Stored data:
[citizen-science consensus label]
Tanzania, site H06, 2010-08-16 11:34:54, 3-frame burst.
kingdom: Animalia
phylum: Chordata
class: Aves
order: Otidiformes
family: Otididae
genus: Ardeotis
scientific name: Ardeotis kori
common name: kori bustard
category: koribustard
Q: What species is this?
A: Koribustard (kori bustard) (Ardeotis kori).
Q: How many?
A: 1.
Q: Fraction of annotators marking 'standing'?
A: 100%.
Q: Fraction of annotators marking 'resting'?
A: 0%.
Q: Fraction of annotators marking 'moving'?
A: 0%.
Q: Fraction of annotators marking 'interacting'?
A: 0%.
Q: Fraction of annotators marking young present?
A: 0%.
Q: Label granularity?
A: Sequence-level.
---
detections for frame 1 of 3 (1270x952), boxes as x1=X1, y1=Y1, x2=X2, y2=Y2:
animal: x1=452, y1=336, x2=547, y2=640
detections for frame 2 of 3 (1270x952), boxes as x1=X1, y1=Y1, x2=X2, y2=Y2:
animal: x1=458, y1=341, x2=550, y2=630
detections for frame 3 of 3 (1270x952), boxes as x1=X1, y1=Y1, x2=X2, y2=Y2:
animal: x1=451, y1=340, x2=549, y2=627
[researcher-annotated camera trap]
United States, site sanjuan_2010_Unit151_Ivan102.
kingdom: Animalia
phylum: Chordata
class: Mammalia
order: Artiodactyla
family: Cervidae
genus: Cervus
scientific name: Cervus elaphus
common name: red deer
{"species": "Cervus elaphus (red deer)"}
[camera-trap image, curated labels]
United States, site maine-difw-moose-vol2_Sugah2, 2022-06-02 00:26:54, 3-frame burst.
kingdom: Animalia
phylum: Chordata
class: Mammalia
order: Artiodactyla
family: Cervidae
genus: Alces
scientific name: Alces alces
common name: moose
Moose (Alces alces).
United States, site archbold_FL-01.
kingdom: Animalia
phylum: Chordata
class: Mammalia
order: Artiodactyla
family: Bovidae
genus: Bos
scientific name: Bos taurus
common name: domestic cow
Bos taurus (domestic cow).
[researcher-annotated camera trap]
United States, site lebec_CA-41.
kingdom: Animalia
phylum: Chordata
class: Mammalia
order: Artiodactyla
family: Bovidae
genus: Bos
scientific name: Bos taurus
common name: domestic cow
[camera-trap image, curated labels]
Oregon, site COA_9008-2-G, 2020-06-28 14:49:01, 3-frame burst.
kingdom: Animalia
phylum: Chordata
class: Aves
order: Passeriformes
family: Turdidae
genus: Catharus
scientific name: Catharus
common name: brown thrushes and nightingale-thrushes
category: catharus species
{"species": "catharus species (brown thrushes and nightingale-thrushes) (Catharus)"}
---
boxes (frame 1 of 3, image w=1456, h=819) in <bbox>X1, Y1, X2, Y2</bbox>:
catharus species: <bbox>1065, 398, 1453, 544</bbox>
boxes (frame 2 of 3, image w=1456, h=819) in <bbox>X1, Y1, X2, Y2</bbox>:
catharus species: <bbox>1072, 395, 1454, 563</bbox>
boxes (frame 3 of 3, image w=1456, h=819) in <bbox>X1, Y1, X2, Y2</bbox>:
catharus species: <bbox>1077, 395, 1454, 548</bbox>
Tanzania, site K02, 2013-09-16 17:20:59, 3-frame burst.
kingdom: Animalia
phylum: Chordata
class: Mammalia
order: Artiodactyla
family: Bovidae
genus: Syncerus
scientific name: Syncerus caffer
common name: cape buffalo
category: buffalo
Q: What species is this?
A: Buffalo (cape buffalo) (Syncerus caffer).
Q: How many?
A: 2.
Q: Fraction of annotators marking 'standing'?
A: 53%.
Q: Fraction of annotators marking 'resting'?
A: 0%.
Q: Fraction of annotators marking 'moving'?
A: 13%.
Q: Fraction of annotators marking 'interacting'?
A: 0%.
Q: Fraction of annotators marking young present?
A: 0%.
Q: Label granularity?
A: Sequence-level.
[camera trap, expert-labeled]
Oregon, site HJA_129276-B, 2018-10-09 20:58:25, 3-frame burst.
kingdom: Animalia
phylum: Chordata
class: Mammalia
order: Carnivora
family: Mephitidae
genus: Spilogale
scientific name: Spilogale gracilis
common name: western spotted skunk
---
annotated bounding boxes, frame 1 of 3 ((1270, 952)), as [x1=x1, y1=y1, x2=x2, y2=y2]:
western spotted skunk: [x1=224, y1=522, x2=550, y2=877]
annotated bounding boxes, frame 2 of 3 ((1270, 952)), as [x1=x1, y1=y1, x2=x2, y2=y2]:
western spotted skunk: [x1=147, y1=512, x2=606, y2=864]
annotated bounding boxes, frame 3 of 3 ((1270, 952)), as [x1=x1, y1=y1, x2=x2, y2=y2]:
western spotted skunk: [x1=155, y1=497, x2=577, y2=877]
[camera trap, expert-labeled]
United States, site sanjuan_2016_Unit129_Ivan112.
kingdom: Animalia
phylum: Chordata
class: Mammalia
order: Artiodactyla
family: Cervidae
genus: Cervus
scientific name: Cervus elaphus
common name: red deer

What to produce:
Whatever appears in the lines above should be copied exactly.

Exercise solution:
[citizen-science consensus label]
Tanzania, site H06, 2010-08-16 11:34:54, 3-frame burst.
kingdom: Animalia
phylum: Chordata
class: Aves
order: Otidiformes
family: Otididae
genus: Ardeotis
scientific name: Ardeotis kori
common name: kori bustard
category: koribustard
Q: What species is this?
A: Koribustard (kori bustard) (Ardeotis kori).
Q: How many?
A: 1.
Q: Fraction of annotators marking 'standing'?
A: 100%.
Q: Fraction of annotators marking 'resting'?
A: 0%.
Q: Fraction of annotators marking 'moving'?
A: 0%.
Q: Fraction of annotators marking 'interacting'?
A: 0%.
Q: Fraction of annotators marking young present?
A: 0%.
Q: Label granularity?
A: Sequence-level.
---
detections for frame 1 of 3 (1270x952), boxes as x1=X1, y1=Y1, x2=X2, y2=Y2:
animal: x1=452, y1=336, x2=547, y2=640
detections for frame 2 of 3 (1270x952), boxes as x1=X1, y1=Y1, x2=X2, y2=Y2:
animal: x1=458, y1=341, x2=550, y2=630
detections for frame 3 of 3 (1270x952), boxes as x1=X1, y1=Y1, x2=X2, y2=Y2:
animal: x1=451, y1=340, x2=549, y2=627
[researcher-annotated camera trap]
United States, site sanjuan_2010_Unit151_Ivan102.
kingdom: Animalia
phylum: Chordata
class: Mammalia
order: Artiodactyla
family: Cervidae
genus: Cervus
scientific name: Cervus elaphus
common name: red deer
{"species": "Cervus elaphus (red deer)"}
[camera-trap image, curated labels]
United States, site maine-difw-moose-vol2_Sugah2, 2022-06-02 00:26:54, 3-frame burst.
kingdom: Animalia
phylum: Chordata
class: Mammalia
order: Artiodactyla
family: Cervidae
genus: Alces
scientific name: Alces alces
common name: moose
Moose (Alces alces).
United States, site archbold_FL-01.
kingdom: Animalia
phylum: Chordata
class: Mammalia
order: Artiodactyla
family: Bovidae
genus: Bos
scientific name: Bos taurus
common name: domestic cow
Bos taurus (domestic cow).
[researcher-annotated camera trap]
United States, site lebec_CA-41.
kingdom: Animalia
phylum: Chordata
class: Mammalia
order: Artiodactyla
family: Bovidae
genus: Bos
scientific name: Bos taurus
common name: domestic cow
[camera-trap image, curated labels]
Oregon, site COA_9008-2-G, 2020-06-28 14:49:01, 3-frame burst.
kingdom: Animalia
phylum: Chordata
class: Aves
order: Passeriformes
family: Turdidae
genus: Catharus
scientific name: Catharus
common name: brown thrushes and nightingale-thrushes
category: catharus species
{"species": "catharus species (brown thrushes and nightingale-thrushes) (Catharus)"}
---
boxes (frame 1 of 3, image w=1456, h=819) in <bbox>X1, Y1, X2, Y2</bbox>:
catharus species: <bbox>1065, 398, 1453, 544</bbox>
boxes (frame 2 of 3, image w=1456, h=819) in <bbox>X1, Y1, X2, Y2</bbox>:
catharus species: <bbox>1072, 395, 1454, 563</bbox>
boxes (frame 3 of 3, image w=1456, h=819) in <bbox>X1, Y1, X2, Y2</bbox>:
catharus species: <bbox>1077, 395, 1454, 548</bbox>
Tanzania, site K02, 2013-09-16 17:20:59, 3-frame burst.
kingdom: Animalia
phylum: Chordata
class: Mammalia
order: Artiodactyla
family: Bovidae
genus: Syncerus
scientific name: Syncerus caffer
common name: cape buffalo
category: buffalo
Q: What species is this?
A: Buffalo (cape buffalo) (Syncerus caffer).
Q: How many?
A: 2.
Q: Fraction of annotators marking 'standing'?
A: 53%.
Q: Fraction of annotators marking 'resting'?
A: 0%.
Q: Fraction of annotators marking 'moving'?
A: 13%.
Q: Fraction of annotators marking 'interacting'?
A: 0%.
Q: Fraction of annotators marking young present?
A: 0%.
Q: Label granularity?
A: Sequence-level.
[camera trap, expert-labeled]
Oregon, site HJA_129276-B, 2018-10-09 20:58:25, 3-frame burst.
kingdom: Animalia
phylum: Chordata
class: Mammalia
order: Carnivora
family: Mephitidae
genus: Spilogale
scientific name: Spilogale gracilis
common name: western spotted skunk
---
annotated bounding boxes, frame 1 of 3 ((1270, 952)), as [x1=x1, y1=y1, x2=x2, y2=y2]:
western spotted skunk: [x1=224, y1=522, x2=550, y2=877]
annotated bounding boxes, frame 2 of 3 ((1270, 952)), as [x1=x1, y1=y1, x2=x2, y2=y2]:
western spotted skunk: [x1=147, y1=512, x2=606, y2=864]
annotated bounding boxes, frame 3 of 3 ((1270, 952)), as [x1=x1, y1=y1, x2=x2, y2=y2]:
western spotted skunk: [x1=155, y1=497, x2=577, y2=877]
[camera trap, expert-labeled]
United States, site sanjuan_2016_Unit129_Ivan112.
kingdom: Animalia
phylum: Chordata
class: Mammalia
order: Artiodactyla
family: Cervidae
genus: Cervus
scientific name: Cervus elaphus
common name: red deer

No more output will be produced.